Most managers are unwilling to deal with situations like that. They
immediately reduce the importance of it and try to (gently or not so gently)
coerce both sides to just get back to work.

It's kind of sad but also rather interesting to learn to deal with such
bullies quickly and efficiently.

(1) "Remember those 20 minutes of outage on production because you couldn't be
bothered to check for a nil, smartass? How about you get the fuck out of here
and let me finish this?"

(2) "If you never screwed up at work in your life then by all means, please
fire me. Right here and now. No? Then get the fuck away, my contract doesn't
include listening to people with anger issues. I can hand you a therapist bill
later if you really wanna talk. I take $150 an hour. Bye."

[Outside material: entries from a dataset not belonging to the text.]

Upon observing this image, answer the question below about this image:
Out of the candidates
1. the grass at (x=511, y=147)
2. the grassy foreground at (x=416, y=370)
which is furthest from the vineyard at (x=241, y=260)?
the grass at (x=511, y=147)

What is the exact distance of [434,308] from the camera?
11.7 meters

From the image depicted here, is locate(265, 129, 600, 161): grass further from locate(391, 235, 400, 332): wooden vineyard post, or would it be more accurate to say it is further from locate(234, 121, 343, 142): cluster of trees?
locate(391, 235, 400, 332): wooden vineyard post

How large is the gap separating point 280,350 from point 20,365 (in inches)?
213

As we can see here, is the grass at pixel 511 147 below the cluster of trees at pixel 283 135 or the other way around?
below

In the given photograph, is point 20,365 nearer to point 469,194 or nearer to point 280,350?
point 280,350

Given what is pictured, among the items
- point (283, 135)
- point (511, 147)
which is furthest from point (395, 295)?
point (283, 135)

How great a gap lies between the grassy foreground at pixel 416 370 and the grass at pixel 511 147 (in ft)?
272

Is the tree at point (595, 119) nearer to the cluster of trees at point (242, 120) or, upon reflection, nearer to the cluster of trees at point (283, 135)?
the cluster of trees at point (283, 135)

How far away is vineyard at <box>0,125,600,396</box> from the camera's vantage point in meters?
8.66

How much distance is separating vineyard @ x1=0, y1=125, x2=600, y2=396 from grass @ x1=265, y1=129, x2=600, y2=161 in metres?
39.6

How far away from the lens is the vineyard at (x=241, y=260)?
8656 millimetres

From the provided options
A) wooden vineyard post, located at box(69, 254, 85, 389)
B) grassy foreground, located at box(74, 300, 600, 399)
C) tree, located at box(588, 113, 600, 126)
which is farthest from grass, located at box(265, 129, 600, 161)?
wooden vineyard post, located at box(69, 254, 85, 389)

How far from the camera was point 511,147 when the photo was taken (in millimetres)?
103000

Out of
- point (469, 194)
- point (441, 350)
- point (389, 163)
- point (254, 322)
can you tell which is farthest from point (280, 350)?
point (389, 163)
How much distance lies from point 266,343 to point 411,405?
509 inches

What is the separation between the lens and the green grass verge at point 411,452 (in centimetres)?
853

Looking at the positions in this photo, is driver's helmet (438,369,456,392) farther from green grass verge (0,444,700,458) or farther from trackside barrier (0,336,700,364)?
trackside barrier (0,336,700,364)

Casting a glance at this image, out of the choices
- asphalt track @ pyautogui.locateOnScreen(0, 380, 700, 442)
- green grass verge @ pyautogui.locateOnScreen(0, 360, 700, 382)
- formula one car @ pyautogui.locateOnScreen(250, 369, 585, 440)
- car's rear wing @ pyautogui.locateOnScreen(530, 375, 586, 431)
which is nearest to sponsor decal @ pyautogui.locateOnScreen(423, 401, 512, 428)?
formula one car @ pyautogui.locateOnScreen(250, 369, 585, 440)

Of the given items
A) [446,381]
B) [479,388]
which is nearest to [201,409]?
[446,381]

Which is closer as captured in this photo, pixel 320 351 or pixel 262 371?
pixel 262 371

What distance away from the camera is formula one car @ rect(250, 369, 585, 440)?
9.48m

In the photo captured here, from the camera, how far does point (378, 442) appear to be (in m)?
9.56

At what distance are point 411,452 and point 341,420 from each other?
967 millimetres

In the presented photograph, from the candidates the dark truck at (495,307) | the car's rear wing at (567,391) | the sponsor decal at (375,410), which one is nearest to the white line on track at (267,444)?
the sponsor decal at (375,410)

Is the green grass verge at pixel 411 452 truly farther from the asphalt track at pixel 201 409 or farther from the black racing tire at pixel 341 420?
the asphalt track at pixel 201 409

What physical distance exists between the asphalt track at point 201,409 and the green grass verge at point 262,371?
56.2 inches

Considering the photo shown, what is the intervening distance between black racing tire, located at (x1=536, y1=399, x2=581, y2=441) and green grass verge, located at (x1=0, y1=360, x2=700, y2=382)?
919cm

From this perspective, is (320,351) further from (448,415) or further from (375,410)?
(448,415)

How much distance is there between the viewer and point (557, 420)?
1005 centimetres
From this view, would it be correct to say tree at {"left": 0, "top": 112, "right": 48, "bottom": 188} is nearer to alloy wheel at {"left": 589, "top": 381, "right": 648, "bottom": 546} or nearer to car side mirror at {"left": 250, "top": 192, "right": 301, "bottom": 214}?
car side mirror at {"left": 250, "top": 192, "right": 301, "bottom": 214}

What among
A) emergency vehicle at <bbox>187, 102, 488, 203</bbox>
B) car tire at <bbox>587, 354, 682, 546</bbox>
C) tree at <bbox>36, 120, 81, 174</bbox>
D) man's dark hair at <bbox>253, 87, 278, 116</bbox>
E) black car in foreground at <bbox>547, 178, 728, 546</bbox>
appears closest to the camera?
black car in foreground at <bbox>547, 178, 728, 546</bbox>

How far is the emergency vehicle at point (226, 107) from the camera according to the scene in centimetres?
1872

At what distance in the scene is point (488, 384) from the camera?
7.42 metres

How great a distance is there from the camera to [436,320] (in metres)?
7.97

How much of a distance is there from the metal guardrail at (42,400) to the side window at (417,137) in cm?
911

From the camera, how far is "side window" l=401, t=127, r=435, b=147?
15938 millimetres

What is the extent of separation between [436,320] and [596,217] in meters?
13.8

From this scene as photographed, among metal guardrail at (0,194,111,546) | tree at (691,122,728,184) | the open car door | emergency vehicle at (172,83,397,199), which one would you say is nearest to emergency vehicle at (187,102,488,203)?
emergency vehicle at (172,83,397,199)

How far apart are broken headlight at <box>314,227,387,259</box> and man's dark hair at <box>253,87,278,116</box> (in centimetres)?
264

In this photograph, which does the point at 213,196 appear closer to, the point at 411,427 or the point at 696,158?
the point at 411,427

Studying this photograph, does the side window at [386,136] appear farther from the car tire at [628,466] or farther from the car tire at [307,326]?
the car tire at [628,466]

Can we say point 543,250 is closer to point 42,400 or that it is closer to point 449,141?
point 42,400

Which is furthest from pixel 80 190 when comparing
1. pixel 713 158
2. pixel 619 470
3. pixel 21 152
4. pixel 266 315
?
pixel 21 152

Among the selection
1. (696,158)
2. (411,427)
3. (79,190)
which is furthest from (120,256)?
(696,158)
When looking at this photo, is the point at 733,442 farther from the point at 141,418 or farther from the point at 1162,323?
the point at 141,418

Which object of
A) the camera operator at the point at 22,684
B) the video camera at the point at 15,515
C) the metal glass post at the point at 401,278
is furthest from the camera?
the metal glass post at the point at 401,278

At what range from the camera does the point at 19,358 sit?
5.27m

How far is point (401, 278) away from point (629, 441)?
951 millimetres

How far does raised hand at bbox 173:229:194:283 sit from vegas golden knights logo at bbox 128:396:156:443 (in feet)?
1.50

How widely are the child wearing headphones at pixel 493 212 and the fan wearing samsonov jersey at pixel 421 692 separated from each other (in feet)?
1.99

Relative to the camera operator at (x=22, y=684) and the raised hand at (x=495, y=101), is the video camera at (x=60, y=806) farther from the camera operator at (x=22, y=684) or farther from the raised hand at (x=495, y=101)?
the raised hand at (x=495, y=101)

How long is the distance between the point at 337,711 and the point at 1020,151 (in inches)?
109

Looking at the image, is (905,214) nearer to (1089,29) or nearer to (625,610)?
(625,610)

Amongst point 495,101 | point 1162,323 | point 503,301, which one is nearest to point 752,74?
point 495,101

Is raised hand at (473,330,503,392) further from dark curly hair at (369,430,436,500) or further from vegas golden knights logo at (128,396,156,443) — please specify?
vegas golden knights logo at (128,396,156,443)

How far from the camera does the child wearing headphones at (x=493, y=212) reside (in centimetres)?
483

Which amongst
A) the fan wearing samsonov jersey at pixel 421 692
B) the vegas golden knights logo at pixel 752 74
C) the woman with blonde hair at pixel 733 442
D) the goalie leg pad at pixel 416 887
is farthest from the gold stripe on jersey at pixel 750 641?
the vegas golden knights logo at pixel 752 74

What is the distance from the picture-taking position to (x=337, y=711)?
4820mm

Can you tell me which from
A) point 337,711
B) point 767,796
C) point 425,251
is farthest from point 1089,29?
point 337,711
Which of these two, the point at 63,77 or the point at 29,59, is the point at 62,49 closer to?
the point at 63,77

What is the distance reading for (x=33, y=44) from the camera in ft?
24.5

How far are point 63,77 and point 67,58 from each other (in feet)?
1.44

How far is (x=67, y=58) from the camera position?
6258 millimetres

...are the rough formats I almost always use, depending on if I caught the
attacker making a mistake in the past or not. Bullies aren't ethical. They
don't care if they hurt you. Most of them actually _want_ to hurt you. And as
much as we want to believe in organizational systems, my experience has been
that 99% of managers simply don't care.

We must learn to defend ourselves. And yes that includes being aggressive
yourself. As a guy who was severely physically bullied as a teenager I can
tell you that bullies don't listen and respond to logic. They are hyenas: if
they sense you are weak they will push their attack even further. Only when
you show teeth and bite back _hard_ will they back off.

------
partycoder
This looks more like bullying.

If you have a team of whatever sport, and the goalkeeper fails to catch the
ball, you don't blame the goalkeeper. It's a team effort.

If the goalkeeper is busy catching balls is because the defense didn't work,
because the forwards' attack wasn't working, or because the coach strategy was
ineffective... etc. You get the idea.

Then, just like goals, bugs will always happen.

Unless you refused to do your job, or went against protocols/procedures, you
should not be treated this way.

What you do is try to understand what happened and try to make it better next
time.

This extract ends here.